主さまの気まぐれ-百鬼夜行の王-【完】

一条天皇と萌と相模の3人は、はたから見ていてまさしく家族そのものだった。


息吹としては一条天皇には怖い思い出があるので、少し離れた場所で正座をすると、一条天皇は苦笑して小さく頭を下げた。

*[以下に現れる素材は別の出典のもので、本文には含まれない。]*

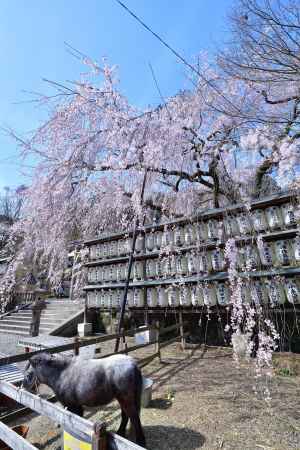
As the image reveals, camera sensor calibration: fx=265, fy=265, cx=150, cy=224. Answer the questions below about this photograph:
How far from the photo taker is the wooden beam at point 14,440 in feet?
7.29

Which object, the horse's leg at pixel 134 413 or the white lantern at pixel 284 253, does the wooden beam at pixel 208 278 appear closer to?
the white lantern at pixel 284 253

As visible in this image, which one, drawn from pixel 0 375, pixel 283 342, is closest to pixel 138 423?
pixel 0 375

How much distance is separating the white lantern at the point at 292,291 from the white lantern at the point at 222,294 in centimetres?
139

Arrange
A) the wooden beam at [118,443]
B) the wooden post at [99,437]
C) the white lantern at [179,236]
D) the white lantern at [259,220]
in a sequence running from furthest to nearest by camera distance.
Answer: the white lantern at [179,236], the white lantern at [259,220], the wooden post at [99,437], the wooden beam at [118,443]

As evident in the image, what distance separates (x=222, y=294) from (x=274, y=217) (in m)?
2.25

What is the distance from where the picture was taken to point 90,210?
9492 mm

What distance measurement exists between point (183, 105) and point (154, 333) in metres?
6.57

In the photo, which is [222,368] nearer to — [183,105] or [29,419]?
[29,419]

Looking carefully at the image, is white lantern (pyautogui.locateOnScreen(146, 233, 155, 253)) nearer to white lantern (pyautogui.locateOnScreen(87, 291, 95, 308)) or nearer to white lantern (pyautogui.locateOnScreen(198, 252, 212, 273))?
white lantern (pyautogui.locateOnScreen(198, 252, 212, 273))

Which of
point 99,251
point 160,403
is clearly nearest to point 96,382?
point 160,403

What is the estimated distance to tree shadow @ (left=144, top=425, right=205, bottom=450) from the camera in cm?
321

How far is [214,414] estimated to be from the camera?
388 centimetres

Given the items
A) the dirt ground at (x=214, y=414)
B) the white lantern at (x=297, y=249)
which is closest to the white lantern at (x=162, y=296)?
the dirt ground at (x=214, y=414)

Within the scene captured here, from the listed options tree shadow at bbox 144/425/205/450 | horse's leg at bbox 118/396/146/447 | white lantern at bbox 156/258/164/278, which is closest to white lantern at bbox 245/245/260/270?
white lantern at bbox 156/258/164/278
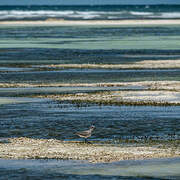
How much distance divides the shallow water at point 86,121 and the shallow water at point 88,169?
10.2ft

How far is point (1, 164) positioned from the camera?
53.0 ft

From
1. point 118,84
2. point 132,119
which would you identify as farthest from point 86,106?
point 118,84

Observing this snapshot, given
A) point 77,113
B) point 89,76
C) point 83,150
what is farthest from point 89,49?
point 83,150

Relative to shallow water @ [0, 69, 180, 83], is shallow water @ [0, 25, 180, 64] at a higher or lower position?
lower

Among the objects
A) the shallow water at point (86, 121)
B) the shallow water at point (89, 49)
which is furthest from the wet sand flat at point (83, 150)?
the shallow water at point (89, 49)

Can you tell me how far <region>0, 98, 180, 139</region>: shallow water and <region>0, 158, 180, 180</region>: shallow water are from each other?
10.2 feet

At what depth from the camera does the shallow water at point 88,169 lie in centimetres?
1508

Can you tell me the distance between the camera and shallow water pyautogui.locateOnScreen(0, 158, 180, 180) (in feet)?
49.5

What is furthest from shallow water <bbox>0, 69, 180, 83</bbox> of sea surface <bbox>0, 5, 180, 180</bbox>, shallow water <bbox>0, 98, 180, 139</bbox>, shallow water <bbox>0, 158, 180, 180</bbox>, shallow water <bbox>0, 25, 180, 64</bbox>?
shallow water <bbox>0, 158, 180, 180</bbox>

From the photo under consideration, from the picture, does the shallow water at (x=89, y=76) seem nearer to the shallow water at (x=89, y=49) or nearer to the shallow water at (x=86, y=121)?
the shallow water at (x=89, y=49)

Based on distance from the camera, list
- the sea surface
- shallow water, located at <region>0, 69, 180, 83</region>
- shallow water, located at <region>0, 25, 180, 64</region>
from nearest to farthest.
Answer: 1. the sea surface
2. shallow water, located at <region>0, 69, 180, 83</region>
3. shallow water, located at <region>0, 25, 180, 64</region>

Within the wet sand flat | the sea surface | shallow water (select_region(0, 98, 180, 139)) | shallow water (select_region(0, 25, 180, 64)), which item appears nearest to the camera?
the sea surface

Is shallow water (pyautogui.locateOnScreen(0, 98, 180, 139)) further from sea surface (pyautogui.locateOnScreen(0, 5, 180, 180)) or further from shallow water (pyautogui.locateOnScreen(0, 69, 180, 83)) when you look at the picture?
shallow water (pyautogui.locateOnScreen(0, 69, 180, 83))

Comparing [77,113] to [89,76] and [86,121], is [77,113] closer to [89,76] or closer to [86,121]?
[86,121]
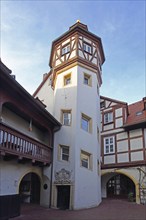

「そなたには怖い思いをさせたこともあった…。私はあの頃心が病んでいたのだ。許してほしい」


「あ、い、いえ…、その…大丈夫です。これからは萌さんと相模を幸せにしてやって下さい」


「もちろんだ」


萌が晴明に恋心を抱いていることには薄々気づいてはいたが、やっぱり晴明と山姫に夫婦になってほしいし、晴明は萌の想いに応えることはないだろう。

現に追従するように萌に笑顔を向けた晴明は、平安町の地図を持ち出して来ると、朝廷にほど近い小さな山を指して袖を払った。


「こちらに屋敷をご用意いたしました。朝廷の立て直しには今しばらく時間がかかりますし、相模を天皇に在位させるかあなたが継続するか…その判断も追々必要になるでしょうから」


「お、俺が天皇に…!?無理だよそんなの!その…父様がこの国をきっともっと良い国にしてくれるはずだから、俺は無理!」


「相模…」


ようやく再会した親子の対面に感動した息吹が目尻に涙を溜めていると、今まで行方をくらましていた銀が奥からひょっこり姿を現した。


「銀さん!どこに行ってたのっ?」


「ずっとここに居た。面白いものも見れて楽しかったぞ」


「?」


銀が腕に抱いていた赤子を受け取った息吹があやしている最中、晴明は銀にぼそりと声をかけた。


「今夜はこの屋敷に朝まで戻るな。私も戻らぬ」


「!とうとうこの日が来たか。さぞ口惜しいだろう?」


嬉しさ全開という感じで尻尾と耳がぴょこぴょこ動きまくる銀を撫で回したくてちらちら視線を向けてくる息吹に笑いかけた銀は、声を上げて笑っている赤子の指を握った。


「まあ殺してやりたいが息吹が悲しむ故ぐっと堪えているところだ。私は私の恋を成就させるため精進するとしよう」


「生々しいからげっそりして戻って来るなよ」


軽口を叩き合っている2人に対して、息吹は何故主さまがここまで会いに来るのかを考えていたが…結局答えが見つからずに眠ってしまった赤子を抱っこすると、自室に連れて行って寝かしつけた。


「私も眠たくなっちゃった…」


そして起きた頃に――やって来た。